Support writing unicode characters in df.to_stata() #23573

kylebarron · 2018-11-08T17:46:45Z

Code Sample, a copy-pastable example if possible

import pandas as pd
df = pd.DataFrame({'a': ['丆']})
df.to_stata('test.dta')
# UnicodeEncodeError: 'latin-1' codec can't encode character '\u4e06' in position 0: ordinal not in range(256)

I picked an arbitrary CJK character to test this with.

Problem description

It would be possible to write Unicode strings to a Stata file by implementing a writer according to version 118 of the dta format.

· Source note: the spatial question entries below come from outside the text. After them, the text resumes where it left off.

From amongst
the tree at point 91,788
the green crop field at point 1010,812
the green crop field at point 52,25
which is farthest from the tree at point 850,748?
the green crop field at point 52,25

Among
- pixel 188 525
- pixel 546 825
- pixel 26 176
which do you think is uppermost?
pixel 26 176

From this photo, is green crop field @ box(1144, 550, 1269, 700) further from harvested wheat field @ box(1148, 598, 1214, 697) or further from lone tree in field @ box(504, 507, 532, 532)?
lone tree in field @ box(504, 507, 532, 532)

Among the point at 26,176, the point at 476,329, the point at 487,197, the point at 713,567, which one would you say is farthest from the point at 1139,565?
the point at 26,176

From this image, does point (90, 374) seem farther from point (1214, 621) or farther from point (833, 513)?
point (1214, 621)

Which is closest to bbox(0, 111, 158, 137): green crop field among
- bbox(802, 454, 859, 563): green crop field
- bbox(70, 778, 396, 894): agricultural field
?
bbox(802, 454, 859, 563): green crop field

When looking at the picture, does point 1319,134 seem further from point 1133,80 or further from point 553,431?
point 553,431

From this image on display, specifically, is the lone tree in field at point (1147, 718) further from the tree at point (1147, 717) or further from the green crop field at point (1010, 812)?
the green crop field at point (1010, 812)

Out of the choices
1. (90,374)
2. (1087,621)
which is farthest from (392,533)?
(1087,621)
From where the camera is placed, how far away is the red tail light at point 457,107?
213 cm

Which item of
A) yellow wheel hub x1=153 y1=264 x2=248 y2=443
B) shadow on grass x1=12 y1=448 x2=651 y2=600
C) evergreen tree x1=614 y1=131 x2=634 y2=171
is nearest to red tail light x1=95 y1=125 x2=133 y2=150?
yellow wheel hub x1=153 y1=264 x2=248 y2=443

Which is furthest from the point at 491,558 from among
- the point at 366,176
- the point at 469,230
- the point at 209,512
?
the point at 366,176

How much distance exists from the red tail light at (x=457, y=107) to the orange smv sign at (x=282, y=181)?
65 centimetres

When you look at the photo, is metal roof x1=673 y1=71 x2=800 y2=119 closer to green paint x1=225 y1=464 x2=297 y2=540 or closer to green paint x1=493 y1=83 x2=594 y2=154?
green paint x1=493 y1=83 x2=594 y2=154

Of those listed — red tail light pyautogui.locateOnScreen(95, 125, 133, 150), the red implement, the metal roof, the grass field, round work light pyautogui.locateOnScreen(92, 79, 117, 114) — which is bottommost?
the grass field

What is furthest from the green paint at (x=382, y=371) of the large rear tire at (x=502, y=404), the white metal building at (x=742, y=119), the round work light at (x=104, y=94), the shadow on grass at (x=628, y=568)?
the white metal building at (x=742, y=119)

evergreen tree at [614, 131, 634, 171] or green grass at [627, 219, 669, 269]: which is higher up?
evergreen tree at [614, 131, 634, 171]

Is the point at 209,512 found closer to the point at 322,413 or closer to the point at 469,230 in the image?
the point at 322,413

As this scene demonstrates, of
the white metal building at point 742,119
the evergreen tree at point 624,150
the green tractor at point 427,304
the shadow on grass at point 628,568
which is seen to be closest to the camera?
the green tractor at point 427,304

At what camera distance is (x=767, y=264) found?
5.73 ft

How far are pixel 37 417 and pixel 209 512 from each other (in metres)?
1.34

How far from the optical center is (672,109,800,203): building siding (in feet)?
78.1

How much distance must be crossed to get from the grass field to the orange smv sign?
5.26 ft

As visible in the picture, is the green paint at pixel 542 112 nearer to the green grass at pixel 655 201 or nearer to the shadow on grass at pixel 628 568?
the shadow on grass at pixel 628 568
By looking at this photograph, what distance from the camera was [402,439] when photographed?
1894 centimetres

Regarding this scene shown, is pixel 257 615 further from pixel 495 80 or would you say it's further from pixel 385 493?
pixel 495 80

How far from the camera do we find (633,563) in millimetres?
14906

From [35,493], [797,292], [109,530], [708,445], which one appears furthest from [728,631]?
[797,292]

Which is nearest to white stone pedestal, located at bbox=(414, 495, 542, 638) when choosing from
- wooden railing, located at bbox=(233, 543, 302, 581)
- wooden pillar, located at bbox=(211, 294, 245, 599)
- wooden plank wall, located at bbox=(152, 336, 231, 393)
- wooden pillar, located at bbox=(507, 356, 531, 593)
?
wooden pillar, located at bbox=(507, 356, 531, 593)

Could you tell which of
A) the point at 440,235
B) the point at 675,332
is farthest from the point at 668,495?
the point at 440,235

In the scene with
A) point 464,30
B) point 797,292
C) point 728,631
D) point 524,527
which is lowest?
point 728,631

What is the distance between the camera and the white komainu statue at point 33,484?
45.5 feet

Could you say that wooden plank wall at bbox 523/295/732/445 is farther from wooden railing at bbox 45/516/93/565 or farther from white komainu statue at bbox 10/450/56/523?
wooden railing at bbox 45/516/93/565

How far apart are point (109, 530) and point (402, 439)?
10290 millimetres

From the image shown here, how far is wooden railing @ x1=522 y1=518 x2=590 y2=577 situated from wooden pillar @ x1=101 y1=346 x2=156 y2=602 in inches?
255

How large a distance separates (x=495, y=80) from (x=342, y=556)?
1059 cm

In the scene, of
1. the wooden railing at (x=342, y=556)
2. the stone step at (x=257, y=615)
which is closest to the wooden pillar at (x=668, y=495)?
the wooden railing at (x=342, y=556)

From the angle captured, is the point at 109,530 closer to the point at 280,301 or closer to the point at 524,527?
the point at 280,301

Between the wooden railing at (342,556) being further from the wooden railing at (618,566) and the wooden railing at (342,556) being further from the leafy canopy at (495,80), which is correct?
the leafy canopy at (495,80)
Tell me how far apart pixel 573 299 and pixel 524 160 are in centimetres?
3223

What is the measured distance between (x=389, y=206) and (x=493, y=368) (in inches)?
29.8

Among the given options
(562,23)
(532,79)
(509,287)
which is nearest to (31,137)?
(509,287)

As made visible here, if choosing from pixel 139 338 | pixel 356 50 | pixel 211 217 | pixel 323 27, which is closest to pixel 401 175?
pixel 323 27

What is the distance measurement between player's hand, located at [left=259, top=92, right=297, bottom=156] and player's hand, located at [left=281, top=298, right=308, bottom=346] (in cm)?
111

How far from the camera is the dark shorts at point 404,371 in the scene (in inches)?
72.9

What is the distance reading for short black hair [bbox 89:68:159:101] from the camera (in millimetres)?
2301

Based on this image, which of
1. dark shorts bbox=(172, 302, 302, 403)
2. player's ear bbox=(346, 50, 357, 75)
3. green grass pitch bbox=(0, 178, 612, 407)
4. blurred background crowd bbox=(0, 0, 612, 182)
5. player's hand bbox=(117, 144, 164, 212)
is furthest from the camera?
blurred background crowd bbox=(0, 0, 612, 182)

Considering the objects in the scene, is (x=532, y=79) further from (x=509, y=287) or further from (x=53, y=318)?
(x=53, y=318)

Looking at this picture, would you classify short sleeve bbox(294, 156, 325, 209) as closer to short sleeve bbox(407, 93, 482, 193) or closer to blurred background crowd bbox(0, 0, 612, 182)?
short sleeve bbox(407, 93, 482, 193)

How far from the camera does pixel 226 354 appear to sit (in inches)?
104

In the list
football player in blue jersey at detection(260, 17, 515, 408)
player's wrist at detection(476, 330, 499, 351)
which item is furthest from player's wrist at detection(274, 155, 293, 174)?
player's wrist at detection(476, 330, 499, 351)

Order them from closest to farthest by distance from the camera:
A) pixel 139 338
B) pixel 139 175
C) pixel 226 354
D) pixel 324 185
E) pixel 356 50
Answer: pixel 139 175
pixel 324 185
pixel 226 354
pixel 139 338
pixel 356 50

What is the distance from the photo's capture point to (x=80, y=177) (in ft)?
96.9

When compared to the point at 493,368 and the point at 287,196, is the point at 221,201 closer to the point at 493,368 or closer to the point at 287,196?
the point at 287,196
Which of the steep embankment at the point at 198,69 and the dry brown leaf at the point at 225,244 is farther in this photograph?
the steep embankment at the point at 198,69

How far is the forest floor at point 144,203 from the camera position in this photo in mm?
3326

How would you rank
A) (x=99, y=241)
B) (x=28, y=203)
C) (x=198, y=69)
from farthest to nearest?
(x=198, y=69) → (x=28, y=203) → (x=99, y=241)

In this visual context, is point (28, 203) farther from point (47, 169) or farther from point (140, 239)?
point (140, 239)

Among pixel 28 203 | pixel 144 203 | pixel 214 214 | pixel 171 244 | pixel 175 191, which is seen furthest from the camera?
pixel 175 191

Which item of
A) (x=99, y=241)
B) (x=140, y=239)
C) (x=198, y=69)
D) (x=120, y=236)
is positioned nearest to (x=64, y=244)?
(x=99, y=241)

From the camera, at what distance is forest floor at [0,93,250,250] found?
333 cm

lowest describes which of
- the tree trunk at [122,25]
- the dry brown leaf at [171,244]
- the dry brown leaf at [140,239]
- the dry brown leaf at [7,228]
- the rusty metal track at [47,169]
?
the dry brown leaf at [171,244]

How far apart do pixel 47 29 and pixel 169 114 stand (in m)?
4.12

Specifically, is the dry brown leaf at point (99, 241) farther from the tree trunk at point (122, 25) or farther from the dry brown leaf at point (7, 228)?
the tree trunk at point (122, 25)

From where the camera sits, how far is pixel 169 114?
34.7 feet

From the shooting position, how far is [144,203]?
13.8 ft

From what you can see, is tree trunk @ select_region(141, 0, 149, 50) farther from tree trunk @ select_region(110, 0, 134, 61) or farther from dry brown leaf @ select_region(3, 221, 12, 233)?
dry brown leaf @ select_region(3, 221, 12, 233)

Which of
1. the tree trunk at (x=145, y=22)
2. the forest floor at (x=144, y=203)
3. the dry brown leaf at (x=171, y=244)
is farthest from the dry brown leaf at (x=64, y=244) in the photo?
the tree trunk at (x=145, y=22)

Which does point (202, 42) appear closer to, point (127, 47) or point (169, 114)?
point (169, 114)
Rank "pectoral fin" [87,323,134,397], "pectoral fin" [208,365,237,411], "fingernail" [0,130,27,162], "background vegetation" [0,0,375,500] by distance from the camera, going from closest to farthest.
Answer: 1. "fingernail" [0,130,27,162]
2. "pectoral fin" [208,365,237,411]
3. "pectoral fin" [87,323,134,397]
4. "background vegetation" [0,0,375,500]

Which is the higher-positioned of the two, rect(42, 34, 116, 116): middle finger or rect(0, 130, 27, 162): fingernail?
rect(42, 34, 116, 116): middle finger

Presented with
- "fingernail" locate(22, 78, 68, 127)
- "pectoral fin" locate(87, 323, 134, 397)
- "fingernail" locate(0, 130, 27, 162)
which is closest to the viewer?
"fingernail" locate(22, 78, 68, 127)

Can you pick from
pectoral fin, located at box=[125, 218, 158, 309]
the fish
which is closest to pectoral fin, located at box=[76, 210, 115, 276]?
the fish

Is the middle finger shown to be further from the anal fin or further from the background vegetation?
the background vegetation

~~I'd be interested in trying to submit a PR for this.~~ (Edit: I don't use Stata anymore)

Expected Output

Stata file written to disk.

Output of `pd.show_versions()`

INSTALLED VERSIONS
------------------
commit: None
python: 3.6.5.final.0
python-bits: 64
OS: Linux
OS-release: 2.6.32-696.18.7.el6.x86_64
machine: x86_64
processor: x86_64
byteorder: little
LC_ALL: None
LANG: en_US.UTF-8
LOCALE: en_US.UTF-8

pandas: 0.23.4
pytest: 3.5.1
pip: 10.0.1
setuptools: 39.1.0
Cython: 0.28.2
numpy: 1.14.3
scipy: 1.1.0
pyarrow: 0.10.0
xarray: None
IPython: 7.0.1
sphinx: 1.7.4
patsy: 0.5.0
dateutil: 2.7.3
pytz: 2018.4
blosc: None
bottleneck: 1.2.1
tables: 3.4.3
numexpr: 2.6.5
feather: None
matplotlib: 2.2.2
openpyxl: 2.5.3
xlrd: 1.1.0
xlwt: 1.3.0
xlsxwriter: 1.0.4
lxml: 4.2.1
bs4: 4.6.3
html5lib: 1.0.1
sqlalchemy: 1.2.7
pymysql: None
psycopg2: None
jinja2: 2.10
s3fs: None
fastparquet: 0.1.6
pandas_gbq: None
pandas_datareader: None

The text was updated successfully, but these errors were encountered:

adamrossnelson · 2018-11-24T03:58:28Z

I think I can add to this issue with the following ... The current scheme seems to be that pd.to_stata knows it does not support writing unicode, so if it finds unicode it'll helpfully throw an error.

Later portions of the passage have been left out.